As the title says I found such a sentence in some C lecture notes.
I can't invent any example proving that sentence.
In my opinion every of assignment operations is evaluated once, because when we want it to be evaluated more than once we put in in a loop. What am I missing then?
I've searched but couldn't find an answer here on SO.
C says:
(C99, 6.5.16.2p3) "A compound assignment of the form E1 op= E2 differs from the simple assignment expression E1 = E1 op (E2) only in that the lvalue E1 is evaluated only once."
Below are some examples of why it matters:
Example 1:
a[i++] += 1;
is the same as:
a[i] = a[i] + 1; i++;
because the left operand of += is evaluated once.
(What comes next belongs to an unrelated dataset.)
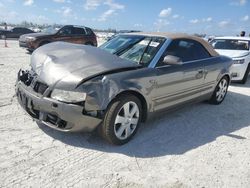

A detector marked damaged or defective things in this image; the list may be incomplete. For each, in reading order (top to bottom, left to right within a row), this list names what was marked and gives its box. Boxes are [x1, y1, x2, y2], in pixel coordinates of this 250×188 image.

crumpled hood [30, 41, 140, 88]
damaged front end [15, 68, 102, 131]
If it was not evaluated once it would be the same as:
a[i++] = a[i++] + 1;
which is of course different (and undefined behavior BTW).
Example 2:
*foo() += 1;
assuming foo here returns a pointer to an object of a scalar type and produces side effects (for example it prints a string on the terminal). With the compound assignment operator it will print the string only once and not two times.
Example 3:
REG |= 0x01;
assuming REG here is an IO register (something like #define REG (*(volatile uint8_t *) 0x42)) and that every read to this specific IO register triggers a hardware event. The register will be read only once with the compound assignment operator and not two times.
EDIT: following @R. comment I striked the example 3. I think most compilers do not perform a read in this expression: REG = 31 or two reads with this expression: REG = REG | 0x01.